Am I having an impedance issue in a cable between two devices? And if so, How can I resolve the issue?

Question

I have two devices, device 1 and Device 2. The devices are approximately 60 feet apart connected to each other through a long cable. They communicate with each other at 2400bps synchronous serial using the single clock source. Device A needs a clock for input and output clocking. The current design has an "In Cable" loopback of the clock as shown below to provide both needed clocks.

Sometimes it was noticed that Data In of device A would not receive data. When this situation occurred, device 1 could check the incoming RX clock (Which should be at 2400bps) and it would be at a value that was not 2400bps. It would usually be a multiple or more of the original 2400bps clock. Values such as 4800, 7200 and other values have been seen at Device 1. Th obvious reason that data was was not coming into device 1 is that the clock was invalid for the Data (which was clocked at 2400bps).

If I try to put an O-Scope up to the clock signal into deice 1 to see what it looks like, it immediately clears up and is seen as 2400bps.

We have 20+ data paths with this configuration. Some work and some do not. Swapping cables may make bad paths work, or might make them not work. Using cables known to work between two different device might cause the path not to work. All cables are professionally made and I do not think it is a cable issue.

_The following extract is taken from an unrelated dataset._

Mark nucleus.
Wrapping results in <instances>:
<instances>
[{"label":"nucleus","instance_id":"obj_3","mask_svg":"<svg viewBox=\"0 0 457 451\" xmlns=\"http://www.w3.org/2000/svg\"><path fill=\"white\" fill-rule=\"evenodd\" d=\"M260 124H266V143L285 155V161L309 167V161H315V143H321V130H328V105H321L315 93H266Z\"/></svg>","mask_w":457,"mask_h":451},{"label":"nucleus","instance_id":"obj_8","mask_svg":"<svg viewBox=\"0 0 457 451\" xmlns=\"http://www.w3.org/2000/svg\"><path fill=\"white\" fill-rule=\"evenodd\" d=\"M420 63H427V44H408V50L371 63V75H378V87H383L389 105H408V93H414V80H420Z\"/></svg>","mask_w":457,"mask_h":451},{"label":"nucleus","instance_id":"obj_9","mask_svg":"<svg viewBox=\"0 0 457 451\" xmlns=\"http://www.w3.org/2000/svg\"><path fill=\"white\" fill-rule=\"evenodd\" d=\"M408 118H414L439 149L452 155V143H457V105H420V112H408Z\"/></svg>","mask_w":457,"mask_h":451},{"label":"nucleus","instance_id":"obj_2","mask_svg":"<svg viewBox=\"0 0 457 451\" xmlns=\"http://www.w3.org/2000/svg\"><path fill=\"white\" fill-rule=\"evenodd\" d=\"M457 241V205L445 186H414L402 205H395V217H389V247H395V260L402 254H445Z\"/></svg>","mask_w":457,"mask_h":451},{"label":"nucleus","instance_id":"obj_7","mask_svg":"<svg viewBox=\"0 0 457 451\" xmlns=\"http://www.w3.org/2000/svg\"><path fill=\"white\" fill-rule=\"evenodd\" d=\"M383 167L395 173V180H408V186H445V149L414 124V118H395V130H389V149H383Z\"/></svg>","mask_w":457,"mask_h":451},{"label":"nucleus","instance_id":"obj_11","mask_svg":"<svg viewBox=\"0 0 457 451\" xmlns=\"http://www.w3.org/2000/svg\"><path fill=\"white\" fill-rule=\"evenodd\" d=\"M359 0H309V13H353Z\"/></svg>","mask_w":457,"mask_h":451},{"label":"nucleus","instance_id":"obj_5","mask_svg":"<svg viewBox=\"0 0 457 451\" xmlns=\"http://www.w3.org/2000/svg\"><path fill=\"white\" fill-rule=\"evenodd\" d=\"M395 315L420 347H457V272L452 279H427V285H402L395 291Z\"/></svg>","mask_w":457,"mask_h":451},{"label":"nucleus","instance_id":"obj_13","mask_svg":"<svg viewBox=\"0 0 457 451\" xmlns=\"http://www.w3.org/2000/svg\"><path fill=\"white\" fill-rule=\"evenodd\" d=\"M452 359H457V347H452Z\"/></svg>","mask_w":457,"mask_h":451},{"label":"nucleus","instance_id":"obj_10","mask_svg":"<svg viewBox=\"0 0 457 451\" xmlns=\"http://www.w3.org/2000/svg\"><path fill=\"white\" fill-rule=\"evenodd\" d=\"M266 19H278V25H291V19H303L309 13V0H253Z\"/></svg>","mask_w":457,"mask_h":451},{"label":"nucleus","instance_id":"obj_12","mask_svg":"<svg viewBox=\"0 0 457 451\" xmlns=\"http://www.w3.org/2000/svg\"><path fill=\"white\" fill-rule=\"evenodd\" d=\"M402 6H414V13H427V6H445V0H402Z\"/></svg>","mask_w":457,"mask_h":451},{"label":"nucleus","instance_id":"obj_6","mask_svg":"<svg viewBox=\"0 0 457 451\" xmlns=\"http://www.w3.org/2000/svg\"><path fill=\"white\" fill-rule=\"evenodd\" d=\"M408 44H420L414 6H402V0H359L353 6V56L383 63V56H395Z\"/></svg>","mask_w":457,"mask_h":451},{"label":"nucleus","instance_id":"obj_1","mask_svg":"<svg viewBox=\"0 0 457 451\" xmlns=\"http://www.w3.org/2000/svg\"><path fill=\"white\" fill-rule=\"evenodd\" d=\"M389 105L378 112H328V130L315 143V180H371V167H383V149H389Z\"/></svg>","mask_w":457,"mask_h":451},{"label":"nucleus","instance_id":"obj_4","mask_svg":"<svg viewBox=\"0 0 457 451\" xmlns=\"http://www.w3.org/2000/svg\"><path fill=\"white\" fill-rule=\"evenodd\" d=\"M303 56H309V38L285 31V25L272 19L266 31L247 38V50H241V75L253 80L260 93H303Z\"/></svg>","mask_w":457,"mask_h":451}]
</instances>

It is unpredictable what device/cable set will work or not.

I am not an EE but have been researching this issue and I think there could be some impedance issue at device 2. The clock signal could be reflected back and forth between device 1 and 2, ultimately the RX clock IN on Device A giving improper clock signaling, and thus no Data in at Device 1.

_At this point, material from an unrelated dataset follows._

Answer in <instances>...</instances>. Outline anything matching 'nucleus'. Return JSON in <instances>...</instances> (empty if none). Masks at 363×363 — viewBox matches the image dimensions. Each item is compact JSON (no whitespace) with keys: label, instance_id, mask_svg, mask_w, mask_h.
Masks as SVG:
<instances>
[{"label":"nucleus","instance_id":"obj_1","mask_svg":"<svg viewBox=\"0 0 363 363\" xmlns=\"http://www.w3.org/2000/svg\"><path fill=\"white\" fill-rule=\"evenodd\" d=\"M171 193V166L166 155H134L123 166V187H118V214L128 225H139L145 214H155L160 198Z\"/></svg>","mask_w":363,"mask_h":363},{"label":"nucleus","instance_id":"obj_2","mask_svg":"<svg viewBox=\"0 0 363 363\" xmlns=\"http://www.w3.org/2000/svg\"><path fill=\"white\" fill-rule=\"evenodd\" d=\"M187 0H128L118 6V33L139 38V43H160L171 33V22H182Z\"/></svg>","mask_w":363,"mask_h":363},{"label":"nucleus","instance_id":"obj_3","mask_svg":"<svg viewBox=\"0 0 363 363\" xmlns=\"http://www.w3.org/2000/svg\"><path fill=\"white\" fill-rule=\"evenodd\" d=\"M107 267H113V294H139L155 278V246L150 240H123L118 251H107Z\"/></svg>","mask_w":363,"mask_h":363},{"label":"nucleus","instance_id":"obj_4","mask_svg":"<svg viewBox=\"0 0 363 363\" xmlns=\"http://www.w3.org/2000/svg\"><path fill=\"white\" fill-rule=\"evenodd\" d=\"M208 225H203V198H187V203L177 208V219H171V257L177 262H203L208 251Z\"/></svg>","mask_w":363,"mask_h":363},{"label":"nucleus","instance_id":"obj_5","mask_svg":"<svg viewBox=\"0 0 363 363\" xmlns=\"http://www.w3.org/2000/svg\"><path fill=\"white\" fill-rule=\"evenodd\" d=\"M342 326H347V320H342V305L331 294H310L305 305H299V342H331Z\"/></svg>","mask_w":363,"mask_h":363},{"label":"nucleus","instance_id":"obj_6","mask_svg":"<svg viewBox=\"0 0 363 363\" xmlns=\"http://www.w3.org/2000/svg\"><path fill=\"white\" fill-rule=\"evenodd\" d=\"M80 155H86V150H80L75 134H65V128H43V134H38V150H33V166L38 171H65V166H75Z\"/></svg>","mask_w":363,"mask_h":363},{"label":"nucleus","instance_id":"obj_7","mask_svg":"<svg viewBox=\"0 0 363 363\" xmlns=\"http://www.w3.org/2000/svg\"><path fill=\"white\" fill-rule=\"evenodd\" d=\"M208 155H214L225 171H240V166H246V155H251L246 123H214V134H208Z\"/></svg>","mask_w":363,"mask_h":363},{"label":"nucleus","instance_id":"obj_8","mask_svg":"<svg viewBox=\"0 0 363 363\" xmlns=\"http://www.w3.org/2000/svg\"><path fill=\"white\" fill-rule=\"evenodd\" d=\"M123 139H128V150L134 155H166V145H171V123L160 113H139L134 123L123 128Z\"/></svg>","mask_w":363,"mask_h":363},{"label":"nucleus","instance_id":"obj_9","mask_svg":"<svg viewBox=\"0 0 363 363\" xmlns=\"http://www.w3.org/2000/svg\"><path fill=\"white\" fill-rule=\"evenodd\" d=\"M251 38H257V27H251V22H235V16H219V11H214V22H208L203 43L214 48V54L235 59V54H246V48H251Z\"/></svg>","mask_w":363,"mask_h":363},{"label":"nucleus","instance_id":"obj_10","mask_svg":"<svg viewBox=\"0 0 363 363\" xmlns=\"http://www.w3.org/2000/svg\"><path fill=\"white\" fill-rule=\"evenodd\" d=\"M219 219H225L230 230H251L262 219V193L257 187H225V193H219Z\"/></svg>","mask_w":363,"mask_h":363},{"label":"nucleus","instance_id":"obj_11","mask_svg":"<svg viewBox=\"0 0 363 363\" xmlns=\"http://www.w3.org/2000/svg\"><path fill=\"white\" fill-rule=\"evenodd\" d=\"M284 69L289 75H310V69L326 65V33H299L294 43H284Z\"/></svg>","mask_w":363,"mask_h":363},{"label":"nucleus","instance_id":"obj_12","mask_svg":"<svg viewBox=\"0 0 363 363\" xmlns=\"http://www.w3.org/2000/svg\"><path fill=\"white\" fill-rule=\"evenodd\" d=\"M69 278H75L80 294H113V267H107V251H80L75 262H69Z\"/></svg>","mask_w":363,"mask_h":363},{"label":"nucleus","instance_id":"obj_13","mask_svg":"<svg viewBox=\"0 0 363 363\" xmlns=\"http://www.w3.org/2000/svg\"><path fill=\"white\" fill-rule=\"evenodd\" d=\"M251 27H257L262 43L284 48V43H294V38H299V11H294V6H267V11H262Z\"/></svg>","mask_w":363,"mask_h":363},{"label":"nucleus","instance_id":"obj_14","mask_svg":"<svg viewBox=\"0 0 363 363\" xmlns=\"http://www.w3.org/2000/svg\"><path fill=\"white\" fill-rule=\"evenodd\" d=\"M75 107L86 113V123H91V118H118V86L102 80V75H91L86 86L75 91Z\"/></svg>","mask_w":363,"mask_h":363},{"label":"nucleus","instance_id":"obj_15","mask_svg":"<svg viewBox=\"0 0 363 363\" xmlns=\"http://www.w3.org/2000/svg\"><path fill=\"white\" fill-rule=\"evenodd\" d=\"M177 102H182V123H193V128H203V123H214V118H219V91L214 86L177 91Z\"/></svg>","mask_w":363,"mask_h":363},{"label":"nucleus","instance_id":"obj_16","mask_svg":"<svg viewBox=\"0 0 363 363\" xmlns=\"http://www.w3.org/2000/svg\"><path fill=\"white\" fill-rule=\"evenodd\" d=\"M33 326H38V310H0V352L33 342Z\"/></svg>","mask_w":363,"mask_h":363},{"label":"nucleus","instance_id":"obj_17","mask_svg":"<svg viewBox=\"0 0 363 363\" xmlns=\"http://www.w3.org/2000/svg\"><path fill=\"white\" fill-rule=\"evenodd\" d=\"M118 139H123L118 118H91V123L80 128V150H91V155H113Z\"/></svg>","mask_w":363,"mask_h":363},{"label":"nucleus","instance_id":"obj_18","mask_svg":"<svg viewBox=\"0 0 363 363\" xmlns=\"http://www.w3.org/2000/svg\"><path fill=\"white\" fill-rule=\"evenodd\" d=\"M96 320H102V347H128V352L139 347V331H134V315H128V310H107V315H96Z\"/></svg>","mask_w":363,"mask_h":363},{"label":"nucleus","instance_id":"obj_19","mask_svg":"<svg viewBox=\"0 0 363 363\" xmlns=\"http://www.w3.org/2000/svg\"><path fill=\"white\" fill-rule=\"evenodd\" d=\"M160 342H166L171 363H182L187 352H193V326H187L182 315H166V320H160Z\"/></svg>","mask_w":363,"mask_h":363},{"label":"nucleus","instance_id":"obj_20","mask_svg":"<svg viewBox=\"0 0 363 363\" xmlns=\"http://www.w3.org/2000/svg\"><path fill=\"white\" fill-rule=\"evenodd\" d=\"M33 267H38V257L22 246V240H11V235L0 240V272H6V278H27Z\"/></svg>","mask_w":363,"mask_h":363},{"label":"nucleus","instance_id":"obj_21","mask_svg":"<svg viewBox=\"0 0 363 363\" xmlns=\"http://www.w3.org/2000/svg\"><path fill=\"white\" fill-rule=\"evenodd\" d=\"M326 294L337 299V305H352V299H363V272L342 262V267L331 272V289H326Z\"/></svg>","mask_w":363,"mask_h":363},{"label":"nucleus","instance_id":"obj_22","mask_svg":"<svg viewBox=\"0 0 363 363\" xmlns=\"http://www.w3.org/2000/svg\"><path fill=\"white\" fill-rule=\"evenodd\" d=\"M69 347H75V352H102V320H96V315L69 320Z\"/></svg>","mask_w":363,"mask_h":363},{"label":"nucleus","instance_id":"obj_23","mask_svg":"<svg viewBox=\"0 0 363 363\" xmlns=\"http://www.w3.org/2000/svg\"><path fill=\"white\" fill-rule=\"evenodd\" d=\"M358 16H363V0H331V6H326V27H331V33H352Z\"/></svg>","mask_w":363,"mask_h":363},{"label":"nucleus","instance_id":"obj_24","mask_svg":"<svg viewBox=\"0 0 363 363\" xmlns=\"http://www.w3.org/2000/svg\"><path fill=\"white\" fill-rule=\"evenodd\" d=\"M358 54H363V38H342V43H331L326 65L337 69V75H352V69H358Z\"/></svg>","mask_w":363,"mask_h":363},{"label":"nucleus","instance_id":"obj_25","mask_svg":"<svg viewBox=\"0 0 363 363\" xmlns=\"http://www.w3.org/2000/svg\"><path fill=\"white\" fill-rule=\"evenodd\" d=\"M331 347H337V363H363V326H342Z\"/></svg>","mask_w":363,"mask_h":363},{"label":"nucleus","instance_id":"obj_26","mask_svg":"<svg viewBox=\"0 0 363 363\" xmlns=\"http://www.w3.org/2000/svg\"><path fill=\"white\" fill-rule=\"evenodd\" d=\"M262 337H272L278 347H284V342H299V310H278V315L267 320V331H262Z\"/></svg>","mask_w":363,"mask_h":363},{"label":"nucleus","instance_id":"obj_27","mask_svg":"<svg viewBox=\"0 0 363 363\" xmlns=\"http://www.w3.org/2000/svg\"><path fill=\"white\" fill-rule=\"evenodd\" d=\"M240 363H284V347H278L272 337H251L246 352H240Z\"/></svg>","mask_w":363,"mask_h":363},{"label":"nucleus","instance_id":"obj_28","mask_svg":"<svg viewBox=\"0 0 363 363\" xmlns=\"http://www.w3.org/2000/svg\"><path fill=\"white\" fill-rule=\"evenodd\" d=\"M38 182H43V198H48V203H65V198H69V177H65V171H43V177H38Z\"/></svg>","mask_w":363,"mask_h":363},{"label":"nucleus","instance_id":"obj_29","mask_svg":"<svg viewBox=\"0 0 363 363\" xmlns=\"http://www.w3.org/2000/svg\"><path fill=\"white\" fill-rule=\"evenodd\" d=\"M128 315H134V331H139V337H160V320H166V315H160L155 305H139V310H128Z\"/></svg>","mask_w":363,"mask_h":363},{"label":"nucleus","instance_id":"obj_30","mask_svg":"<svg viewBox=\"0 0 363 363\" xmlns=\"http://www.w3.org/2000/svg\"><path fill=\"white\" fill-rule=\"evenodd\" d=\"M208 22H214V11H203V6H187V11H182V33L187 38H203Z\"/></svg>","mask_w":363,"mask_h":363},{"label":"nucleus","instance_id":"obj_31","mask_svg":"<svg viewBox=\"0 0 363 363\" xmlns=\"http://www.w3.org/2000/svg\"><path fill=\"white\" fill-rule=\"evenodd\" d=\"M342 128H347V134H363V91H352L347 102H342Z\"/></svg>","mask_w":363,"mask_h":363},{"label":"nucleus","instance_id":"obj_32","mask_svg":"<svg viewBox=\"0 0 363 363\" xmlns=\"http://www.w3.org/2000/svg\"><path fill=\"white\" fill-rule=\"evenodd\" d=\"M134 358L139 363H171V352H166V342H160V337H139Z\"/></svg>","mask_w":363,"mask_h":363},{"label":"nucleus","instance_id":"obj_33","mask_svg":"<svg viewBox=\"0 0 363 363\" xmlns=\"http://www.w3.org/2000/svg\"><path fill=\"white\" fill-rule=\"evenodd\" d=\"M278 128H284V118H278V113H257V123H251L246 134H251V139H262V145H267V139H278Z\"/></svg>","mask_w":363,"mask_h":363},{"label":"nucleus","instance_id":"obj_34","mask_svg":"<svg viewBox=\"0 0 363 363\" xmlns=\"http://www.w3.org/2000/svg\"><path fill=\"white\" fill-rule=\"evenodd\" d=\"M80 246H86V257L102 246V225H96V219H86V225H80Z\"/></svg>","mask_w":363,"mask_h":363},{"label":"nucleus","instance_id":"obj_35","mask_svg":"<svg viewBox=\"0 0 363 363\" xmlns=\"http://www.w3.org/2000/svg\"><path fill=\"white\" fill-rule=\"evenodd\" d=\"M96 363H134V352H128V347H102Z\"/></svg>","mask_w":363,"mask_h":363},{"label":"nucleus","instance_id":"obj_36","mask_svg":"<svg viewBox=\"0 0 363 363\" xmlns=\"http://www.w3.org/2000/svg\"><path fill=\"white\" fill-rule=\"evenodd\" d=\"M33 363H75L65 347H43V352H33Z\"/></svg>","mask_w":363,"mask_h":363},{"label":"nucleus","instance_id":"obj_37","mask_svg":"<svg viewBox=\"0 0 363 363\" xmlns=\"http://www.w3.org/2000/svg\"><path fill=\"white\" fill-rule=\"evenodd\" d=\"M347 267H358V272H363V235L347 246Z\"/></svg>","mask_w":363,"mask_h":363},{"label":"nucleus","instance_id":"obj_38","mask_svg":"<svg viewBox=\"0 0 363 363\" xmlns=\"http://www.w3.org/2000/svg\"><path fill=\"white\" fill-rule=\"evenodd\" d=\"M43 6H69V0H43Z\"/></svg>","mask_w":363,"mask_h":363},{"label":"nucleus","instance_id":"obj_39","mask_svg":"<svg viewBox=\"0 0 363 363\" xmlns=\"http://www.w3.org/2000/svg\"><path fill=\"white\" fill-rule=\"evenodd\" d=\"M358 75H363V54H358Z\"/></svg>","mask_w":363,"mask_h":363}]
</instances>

I have read that some resistor or capacitor added in the path can cut back this issue, but I am not an EE so I am not sure if a) this is an impedance issue and b)where would I put a circuit to fix it. Someone has mentioned an inline 22.5ohm resistor to start. Someone else has mentioned anything <100ohms. At this point, I can not tell you the output impedance of device A. it is an old component and is currently undocumented.

Answer 1

Your suspicion is likely correct, you have impedance mismatch somewhere, including unbuffered clock loopback at device 2. You also omitted any information what kind of cable is in use, what impedance it has. It is likely that signal/clock edges have excessive ringing, which confuses the receiver, either double-clocking occurs, or else.

But you already have mentioned the solution. Put a 10pF cap at the Rx end, same place where you did connect your scope.

Answer 2

What is the input impedance of your scope set to when you check and it gets better?

Typical options are 1 megohm or 50 ohms (the latter usually switchable if it's an option), possibly some other options depending on scope and probes. A capacitance value is also usually listed (mine is 1 MΩ & 20 pF)

Try a resistor of that value at device 1 where you were connecting the scope probe (presumably between clock in and ground.) You might also want to replicate the capacitance to fully replicate the impedance. If you were using X10 probes that will affect the values that you were actually applying to the circuit under test.

Answer 3

There are several concerns with this;

Signal quality, ESD protection , immunity on cable connection, crosstalk, Noise nearby radiated and coupled to cable. ground currents causing injected noise, RF ingress etc.

Perhaps you can define the driver, receiver chips, cable type ( UTP bundled or TP shielded etc 120 Ohm or CAT5 or whatever) and scope signals.

^{simulate this circuit – Schematic created using CircuitLab}

Signal integrity is a common issue, although 2400 baud is easy to send asynchronously by RS-232, logic levels can be very unreliable unless terminated with some impedance near the threshold, usually Vcc/2 and often in the range < 300 Ohms or even 600 or less Pull up and 600 pull down. using R terminator SIP or DIP packages for ease of connection on board. There is also a standard driver used for controlled impedance called RS-485 which controls the signal using twisted pairs. YOu may not need this but you may need to attenuate stray noise that is on the signal and ground as well as the signal between signal and ground. This is call Common Mode and Differential noise.

Generally it is best to use Schmitt Trigger gates for receivers or something with controlled Hysteresis > the expect noise level. or filtered with an RC low pass filter or add Ferrite choke around cable. or....

Answer 4

It sounds as if you are sending data differentially end-end (is it twisted pair wiring?), but you do still need a good ground/Earth reference for the system.

I wonder if you are having a ground/Earth problem between devices. The hint is that when you connect your Oscilloscope the problem disappears.

Answer 5

I know it is a little late, but after successful testing, we redesigned the cables with 100 Ohm resistors in the clock lines. This solved the clocking issue and our first systems worked perfectly. Thanks again.